● GESTELLTE AUFGABE A
Drucke aus dem Text über die Entstehung von Schönbergs Ode den Abschnitt wortgetreu ab, der mit den Worten „Der zweite Ausgangspunkt“ beginnt und nach „seine aktuelle Dimension.“ endet.
● GESTELLTE AUFGABE B
Setze den Text über die Entstehung von Schönbergs Ode nach seinem letzten Satz fort.

Der zweite Ausgangspunkt für die Komposition der Ode war politisch. Am 7. Dezember 1941 erfolgte der japanische Luftangriff auf Pearl Harbor, einen Tag später trat die USA in den Krieg ein. Schönbergs damaliger Assistent Leonard Stein erinnert, dass beide am Radio Präsident Roosevelts 'day of imfamy'-Rede vom 8. Dezember 1941 hörten und dass Schönberg unter ihrem Eindruck die Idee zu einer politischen Komposition fasste – einem patriotischen Bekenntnis zu seinem neuen Heimatland, einem Werk, das den Krieg, die politische Ideologie seiner Urheber und deren Überwindung zum Thema haben sollte. Als beide Ausgangspunkte miteinander verbunden wurden, erhielt das Auftragswerk der 'League of Composers' seine aktuelle Dimension.

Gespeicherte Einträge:
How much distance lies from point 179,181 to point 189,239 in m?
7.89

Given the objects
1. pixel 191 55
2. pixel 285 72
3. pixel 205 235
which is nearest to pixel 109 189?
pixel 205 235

● ERGEBNIS A
Der zweite Ausgangspunkt für die Komposition der Ode war politisch. Am 7. Dezember 1941 erfolgte der japanische Luftangriff auf Pearl Harbor, einen Tag später trat die USA in den Krieg ein. Schönbergs damaliger Assistent Leonard Stein erinnert, dass beide am Radio Präsident Roosevelts 'day of imfamy'-Rede vom 8. Dezember 1941 hörten und dass Schönberg unter ihrem Eindruck die Idee zu einer politischen Komposition fasste – einem patriotischen Bekenntnis zu seinem neuen Heimatland, einem Werk, das den Krieg, die politische Ideologie seiner Urheber und deren Überwindung zum Thema haben sollte. Als beide Ausgangspunkte miteinander verbunden wurden, erhielt das Auftragswerk der 'League of Composers' seine aktuelle Dimension.

● ERGEBNIS B
Kerngedanke

Den Kerngedanken seiner Auffassung der Ode als politische Parabel hat Schönberg selbst angesprochen: die faschistische Ideologisierung eines Volkes, das seinem nach Weltherrschaft strebenden 'Führer' blindlings ergeben ist und das selbst auf einer primitiven, allein der 'Rassenerhaltung' dienenden Erkenntnisstufe gehalten wird. Der Bienenstaat oder der Ameisenhügel dienten Schönberg als Vergleichs-Modelle. In einem Essay von 1943 "Wie ich dazu kam, die Ode to Napoleon zu schreiben" formulierte er [original englisch]: "Ich hatte lange über die tiefere Bedeutung der Nazi-Philosophie nach-gedacht. Ein Element gab mir besonders zu denken: das Verhältnis des Lebens des Einzelnen zu den Werten der Gemeinschaft oder ihres Repräsentanten, der Königin oder des Führers. Ich konnte nicht einsehen, warum eine ganze Generation von Bienen oder von Deutschen lebte, nur um eine andere Generation derselben Art zu produzieren, mit dem einem Ziel nur: die Rasse am Leben zu erhalten". Und, fügt er dann hinzu, "um die Weltherrschaft zu erlangen". Ohne einen solchen Endzweck aber erscheine "das Leben der Bienen, mit dem Töten der Drohnen und der Tausende von Nachkommen der Königin, sinnlos. Ähnlich würden die Opfer des deutschen Herrenvolks sinnlos sein ohne das Ziel der Weltherrschaft".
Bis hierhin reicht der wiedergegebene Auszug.